■ **Task goal**
Can you reproduce the passage on Cox models from "In both what" to "another individual's event."?

■ **Text excerpt**
*-*-*

If there is a single event type that is experienced at most once, the assumptions are the same. Some assumptions just become more obvious in the time-varying situation.
In both what you call "traditional" Cox models (presumably with covariate values all fixed at
time = 0) and in models with time-varying covariates, the modeling is the same. At each event time, the covariate values of the case with the event are compared against those of all cases at risk at that point in time. That's how the regression coefficients for the covariates are determined in both types of models. The only difference with time-varying covariates is that the values an individual contributes to the analysis at one point in time can differ from those the same individual contributes at a different time, whether at that individual's own event time or when the individual is within the risk set for another individual's event.

*-*-*

■ **Data records**
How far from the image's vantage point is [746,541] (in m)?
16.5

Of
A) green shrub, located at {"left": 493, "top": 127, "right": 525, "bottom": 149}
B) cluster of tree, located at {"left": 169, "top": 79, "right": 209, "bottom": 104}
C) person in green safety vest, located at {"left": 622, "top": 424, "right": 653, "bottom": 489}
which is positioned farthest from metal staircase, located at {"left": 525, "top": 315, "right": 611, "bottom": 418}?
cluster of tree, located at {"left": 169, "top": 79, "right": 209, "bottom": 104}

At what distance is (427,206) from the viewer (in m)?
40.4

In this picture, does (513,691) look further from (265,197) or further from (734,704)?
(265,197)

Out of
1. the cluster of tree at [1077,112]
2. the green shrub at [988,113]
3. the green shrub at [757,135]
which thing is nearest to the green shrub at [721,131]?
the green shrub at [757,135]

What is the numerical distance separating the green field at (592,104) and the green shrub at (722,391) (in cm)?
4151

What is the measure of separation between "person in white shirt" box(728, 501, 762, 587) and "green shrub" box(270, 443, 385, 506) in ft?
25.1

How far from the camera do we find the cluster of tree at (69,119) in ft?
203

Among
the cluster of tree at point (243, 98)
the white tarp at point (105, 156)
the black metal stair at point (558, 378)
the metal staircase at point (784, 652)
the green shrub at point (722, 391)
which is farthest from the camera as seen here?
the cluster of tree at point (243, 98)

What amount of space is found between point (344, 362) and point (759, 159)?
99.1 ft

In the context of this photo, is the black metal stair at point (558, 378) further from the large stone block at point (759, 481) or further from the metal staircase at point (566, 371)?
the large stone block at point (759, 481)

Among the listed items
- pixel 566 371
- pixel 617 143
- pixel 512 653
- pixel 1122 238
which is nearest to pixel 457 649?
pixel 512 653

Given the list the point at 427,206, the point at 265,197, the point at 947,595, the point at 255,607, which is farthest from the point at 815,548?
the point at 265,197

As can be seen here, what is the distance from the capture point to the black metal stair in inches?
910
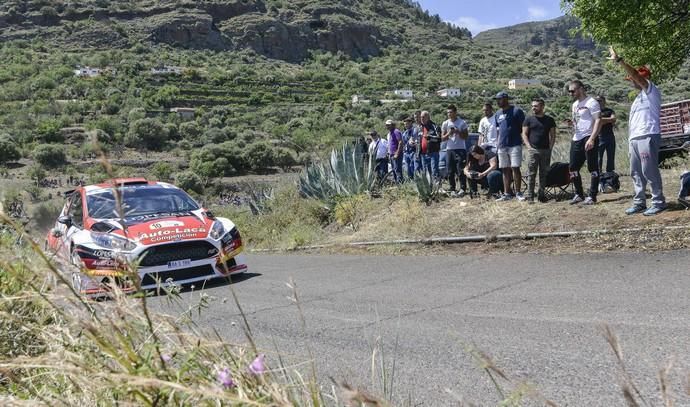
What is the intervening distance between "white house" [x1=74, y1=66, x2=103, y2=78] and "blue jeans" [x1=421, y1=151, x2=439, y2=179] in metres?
72.5

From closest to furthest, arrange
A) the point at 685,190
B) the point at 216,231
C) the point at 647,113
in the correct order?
the point at 647,113 < the point at 216,231 < the point at 685,190

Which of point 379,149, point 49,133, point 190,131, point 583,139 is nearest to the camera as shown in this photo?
point 583,139

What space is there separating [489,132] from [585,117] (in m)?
2.98

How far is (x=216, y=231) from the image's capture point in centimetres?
848

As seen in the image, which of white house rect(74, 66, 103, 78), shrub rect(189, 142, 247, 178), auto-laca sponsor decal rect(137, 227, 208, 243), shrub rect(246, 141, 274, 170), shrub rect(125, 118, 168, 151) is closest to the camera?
auto-laca sponsor decal rect(137, 227, 208, 243)

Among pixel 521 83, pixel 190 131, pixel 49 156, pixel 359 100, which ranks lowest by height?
pixel 49 156

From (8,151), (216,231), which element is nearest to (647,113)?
(216,231)

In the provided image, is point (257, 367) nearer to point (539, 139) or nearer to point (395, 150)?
point (539, 139)

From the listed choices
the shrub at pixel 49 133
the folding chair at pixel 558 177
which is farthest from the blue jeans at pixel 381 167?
the shrub at pixel 49 133

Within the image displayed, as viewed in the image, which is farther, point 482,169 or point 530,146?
point 482,169

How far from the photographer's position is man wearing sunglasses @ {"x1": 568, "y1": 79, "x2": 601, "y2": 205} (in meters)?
9.68

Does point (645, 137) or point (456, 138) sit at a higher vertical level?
point (456, 138)

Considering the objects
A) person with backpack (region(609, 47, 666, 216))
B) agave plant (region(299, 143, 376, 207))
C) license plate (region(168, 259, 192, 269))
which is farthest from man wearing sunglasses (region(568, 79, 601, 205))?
license plate (region(168, 259, 192, 269))

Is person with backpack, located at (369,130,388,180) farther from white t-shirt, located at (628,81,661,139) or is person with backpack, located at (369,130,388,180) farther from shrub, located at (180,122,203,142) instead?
shrub, located at (180,122,203,142)
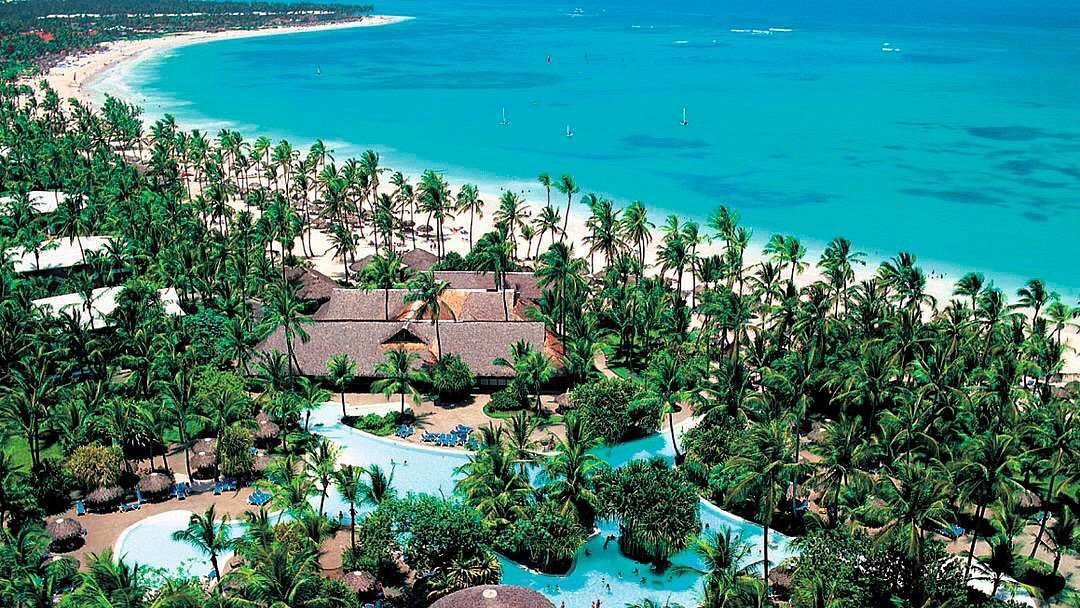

*-*-*

■ **Response for this exercise**
In both what you call "traditional" Cox models (presumably with covariate values all fixed at
time = 0) and in models with time-varying covariates, the modeling is the same. At each event time, the covariate values of the case with the event are compared against those of all cases at risk at that point in time. That's how the regression coefficients for the covariates are determined in both types of models. The only difference with time-varying covariates is that the values an individual contributes to the analysis at one point in time can differ from those the same individual contributes at a different time, whether at that individual's own event time or when the individual is within the risk set for another individual's event.